Bronson and Nalani Haunga’s daughter has a smart head on her shoulders. She is doubly specialized in accounting and finance. She wants to become a CPA and eventually work for one of the Big Four accounting firms: Deloitte, Ernest & Young, PwC or KPMG, the acronymless hat that golfer Phil Mickelson still wears.

“I interned at a small business in the spring and later at EY’s Vegas law firm,” Haunga said. “I took an accounting class, and it clicked for me. I joined a club, and it snowballed from there.

Besides its name, the second most asked question in Haunga is: do you gamble in Las Vegas?

“It’s not allowed,” she said. “Everyone asks me. It stinks of cigarette smoke, and it’s not a good environment.

There are three other girls from Hawaii, including 2019 Kamehameha graduate and former teammate Kaila Ambrosio, who is a second year defenseman in a red shirt. They’re all on the ground floor of a reconstruction of the Mountain West Conference, where Boise State is the big dog and UNLV is the doormat. In 2019, the Broncos finished 18-5 and the Rebels finished worse 6-13-1.

That’s why Haunga’s hat trick, including his second career gold goal, was so huge.
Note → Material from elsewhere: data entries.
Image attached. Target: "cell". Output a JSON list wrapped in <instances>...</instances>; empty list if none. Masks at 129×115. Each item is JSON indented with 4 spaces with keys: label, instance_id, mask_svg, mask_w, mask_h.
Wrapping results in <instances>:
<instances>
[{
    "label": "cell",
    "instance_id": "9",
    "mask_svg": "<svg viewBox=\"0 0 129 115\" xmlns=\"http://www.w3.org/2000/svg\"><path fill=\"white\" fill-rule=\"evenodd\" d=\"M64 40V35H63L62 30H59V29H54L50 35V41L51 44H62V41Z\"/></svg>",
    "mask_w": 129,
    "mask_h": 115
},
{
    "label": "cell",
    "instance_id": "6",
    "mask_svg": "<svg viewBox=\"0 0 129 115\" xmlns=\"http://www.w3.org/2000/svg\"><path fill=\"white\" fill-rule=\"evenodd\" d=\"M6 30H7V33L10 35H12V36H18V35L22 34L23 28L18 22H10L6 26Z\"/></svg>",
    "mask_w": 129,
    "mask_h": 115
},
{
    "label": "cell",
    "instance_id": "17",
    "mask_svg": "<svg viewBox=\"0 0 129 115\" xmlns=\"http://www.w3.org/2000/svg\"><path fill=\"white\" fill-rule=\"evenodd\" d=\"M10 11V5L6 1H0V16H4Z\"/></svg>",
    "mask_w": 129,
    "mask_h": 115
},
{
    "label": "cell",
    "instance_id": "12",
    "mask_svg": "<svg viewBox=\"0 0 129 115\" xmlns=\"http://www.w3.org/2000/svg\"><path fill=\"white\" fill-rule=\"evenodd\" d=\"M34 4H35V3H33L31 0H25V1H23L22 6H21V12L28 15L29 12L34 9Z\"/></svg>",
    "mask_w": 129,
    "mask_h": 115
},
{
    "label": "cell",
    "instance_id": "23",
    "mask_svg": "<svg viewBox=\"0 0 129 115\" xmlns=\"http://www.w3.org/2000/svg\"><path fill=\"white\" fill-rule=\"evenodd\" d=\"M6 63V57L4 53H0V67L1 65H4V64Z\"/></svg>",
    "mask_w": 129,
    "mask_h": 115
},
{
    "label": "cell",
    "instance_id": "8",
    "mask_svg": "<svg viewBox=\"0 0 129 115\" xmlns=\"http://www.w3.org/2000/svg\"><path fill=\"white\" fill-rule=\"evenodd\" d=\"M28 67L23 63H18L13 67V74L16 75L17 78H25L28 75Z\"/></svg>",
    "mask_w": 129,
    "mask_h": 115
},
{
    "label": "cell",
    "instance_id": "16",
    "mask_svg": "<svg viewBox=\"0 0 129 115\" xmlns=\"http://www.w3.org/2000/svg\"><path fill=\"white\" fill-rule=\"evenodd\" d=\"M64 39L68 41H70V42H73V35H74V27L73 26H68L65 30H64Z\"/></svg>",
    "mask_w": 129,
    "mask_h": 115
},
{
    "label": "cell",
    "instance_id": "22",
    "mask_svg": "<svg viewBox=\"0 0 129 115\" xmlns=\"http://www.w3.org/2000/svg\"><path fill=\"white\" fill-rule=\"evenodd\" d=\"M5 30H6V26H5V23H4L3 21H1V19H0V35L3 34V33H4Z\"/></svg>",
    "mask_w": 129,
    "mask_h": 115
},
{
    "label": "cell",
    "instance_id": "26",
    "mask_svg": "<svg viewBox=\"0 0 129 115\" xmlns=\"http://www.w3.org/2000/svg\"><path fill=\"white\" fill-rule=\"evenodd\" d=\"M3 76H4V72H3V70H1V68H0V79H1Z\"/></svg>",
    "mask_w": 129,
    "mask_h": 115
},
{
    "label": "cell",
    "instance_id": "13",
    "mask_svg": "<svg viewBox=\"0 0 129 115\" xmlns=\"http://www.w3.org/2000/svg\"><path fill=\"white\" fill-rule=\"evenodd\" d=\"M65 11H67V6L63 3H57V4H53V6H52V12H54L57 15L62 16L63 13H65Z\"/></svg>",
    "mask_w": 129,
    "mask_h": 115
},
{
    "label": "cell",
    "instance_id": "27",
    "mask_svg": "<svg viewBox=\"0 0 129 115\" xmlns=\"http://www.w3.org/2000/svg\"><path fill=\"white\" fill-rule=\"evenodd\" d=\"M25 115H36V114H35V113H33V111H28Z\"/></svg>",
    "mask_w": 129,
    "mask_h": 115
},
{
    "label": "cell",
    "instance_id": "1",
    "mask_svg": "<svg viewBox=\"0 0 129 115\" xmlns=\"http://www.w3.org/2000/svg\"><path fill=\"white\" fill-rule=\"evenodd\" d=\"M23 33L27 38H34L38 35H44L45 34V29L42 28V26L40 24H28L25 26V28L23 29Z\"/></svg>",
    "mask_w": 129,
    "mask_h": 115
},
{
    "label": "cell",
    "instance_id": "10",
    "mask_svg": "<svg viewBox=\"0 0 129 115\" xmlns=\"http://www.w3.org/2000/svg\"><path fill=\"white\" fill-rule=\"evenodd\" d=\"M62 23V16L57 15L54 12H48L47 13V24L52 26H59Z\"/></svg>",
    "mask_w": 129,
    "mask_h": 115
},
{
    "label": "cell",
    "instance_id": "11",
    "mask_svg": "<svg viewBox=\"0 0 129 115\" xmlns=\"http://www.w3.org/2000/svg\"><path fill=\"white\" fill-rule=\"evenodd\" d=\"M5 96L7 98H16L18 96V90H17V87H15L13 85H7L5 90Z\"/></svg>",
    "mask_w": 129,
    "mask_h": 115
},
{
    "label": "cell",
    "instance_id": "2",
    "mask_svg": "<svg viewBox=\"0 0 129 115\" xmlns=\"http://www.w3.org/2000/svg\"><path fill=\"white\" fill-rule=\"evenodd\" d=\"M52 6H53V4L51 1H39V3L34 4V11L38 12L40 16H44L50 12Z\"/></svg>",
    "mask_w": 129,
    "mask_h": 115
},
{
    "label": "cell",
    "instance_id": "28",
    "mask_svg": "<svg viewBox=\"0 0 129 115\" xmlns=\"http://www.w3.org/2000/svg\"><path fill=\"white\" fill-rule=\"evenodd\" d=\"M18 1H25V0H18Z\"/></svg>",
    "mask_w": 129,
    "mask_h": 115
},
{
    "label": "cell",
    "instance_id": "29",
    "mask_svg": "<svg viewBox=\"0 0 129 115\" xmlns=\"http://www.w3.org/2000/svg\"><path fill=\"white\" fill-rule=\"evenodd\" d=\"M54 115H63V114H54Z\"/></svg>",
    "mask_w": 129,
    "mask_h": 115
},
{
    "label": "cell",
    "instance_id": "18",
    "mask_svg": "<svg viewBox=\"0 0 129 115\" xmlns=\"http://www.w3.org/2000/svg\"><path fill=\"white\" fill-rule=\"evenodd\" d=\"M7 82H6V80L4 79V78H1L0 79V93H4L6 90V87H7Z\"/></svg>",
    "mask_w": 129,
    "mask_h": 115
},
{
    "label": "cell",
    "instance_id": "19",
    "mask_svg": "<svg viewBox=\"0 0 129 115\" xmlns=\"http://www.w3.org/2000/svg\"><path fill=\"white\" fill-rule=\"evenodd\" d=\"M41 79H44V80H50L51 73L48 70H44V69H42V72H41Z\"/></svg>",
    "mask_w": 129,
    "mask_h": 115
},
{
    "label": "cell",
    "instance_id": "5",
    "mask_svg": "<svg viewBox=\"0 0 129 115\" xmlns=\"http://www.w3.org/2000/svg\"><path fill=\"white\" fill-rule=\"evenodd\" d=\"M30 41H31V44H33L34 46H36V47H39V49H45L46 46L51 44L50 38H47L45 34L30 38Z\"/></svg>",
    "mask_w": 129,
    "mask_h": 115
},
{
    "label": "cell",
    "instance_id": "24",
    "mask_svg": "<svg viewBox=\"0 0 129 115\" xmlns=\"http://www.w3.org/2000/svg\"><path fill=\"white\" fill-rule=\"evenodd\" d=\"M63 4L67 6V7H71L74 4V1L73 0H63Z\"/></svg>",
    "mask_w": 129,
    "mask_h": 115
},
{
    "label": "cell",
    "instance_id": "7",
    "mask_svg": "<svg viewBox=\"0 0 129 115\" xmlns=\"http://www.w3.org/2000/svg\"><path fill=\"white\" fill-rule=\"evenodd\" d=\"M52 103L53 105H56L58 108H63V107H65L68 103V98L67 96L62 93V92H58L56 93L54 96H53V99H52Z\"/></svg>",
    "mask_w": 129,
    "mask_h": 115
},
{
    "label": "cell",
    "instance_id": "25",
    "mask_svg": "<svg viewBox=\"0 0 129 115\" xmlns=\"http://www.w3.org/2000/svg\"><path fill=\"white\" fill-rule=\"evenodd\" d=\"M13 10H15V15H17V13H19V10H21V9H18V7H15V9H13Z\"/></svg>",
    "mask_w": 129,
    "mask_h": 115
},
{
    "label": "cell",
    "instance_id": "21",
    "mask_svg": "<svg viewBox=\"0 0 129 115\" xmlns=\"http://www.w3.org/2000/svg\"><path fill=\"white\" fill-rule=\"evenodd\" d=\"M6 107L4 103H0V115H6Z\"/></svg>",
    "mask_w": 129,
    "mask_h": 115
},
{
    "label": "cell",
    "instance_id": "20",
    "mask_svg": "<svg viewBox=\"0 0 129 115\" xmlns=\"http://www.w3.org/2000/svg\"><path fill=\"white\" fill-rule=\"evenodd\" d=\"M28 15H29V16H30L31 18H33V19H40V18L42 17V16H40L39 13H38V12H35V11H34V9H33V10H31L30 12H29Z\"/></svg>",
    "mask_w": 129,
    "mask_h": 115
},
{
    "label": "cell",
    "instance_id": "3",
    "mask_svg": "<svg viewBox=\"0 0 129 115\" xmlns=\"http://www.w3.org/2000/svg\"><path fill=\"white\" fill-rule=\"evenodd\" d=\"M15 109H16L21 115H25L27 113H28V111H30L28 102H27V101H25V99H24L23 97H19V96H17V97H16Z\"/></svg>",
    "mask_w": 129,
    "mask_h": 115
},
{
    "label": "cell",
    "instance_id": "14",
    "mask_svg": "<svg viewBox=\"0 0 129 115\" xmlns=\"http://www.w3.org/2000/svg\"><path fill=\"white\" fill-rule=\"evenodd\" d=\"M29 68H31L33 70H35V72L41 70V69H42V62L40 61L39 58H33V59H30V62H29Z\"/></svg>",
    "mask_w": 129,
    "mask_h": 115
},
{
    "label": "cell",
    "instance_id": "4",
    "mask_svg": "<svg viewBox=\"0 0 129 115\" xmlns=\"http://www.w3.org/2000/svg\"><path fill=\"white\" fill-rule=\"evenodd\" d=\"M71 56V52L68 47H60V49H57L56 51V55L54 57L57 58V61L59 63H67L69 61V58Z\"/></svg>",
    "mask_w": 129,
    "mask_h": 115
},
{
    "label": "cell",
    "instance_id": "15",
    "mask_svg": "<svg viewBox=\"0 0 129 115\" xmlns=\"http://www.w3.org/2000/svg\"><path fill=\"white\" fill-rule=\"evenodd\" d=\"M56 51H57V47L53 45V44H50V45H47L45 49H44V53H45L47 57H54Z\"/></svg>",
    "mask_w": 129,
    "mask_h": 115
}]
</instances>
This gives the Rebels a boost to build on the big money invested in football to keep up with the arms race for the new facilities.

The 73,000-square-foot Fertitta football complex opened in 2019, and last year the Rebels started playing at Allegiant Stadium, where they roommate with the Las Vegas Raiders. The Fertitta brothers are the former owners of the UFC, which they sold in 2016 for $ 4 billion. (Brother Fertitta shelled out over $ 10 of the complex’s $ 22 million cost.)

So Rebels never have to worry about kicking old soccer balls or wearing old Nike shoes or warm-up gear. These are the perks of a Division I program boosted by former billionaires.

“We were all in the same building, but the football team moved. We have more space and more training room, ”said Haunga. “Everything has been updated. Upstairs we have the pedagogical advisers and all the coaches are up there. We have study rooms and computers.

“Football gets the most things. They play at Allegiant Stadium with the Raiders, but we have everything we need. We get nice shoes. We are Nike. Every sport is Nike. The school has an agreement with Nike.

The local girl in Haunga knows there’s one thing she can’t put a price on.

“I miss home-cooked Hawaiian cuisine,” she said. “Squid luau and kalua pig. It’s not the same if I do. And the blow. I’m afraid to try to sting here. But my teammates love Musubi Spam. They love it, and we still do.

“What I like the most are the people and the team. It’s a good environment, our style, our culture, the technical staff. It’s a family team and we support each other.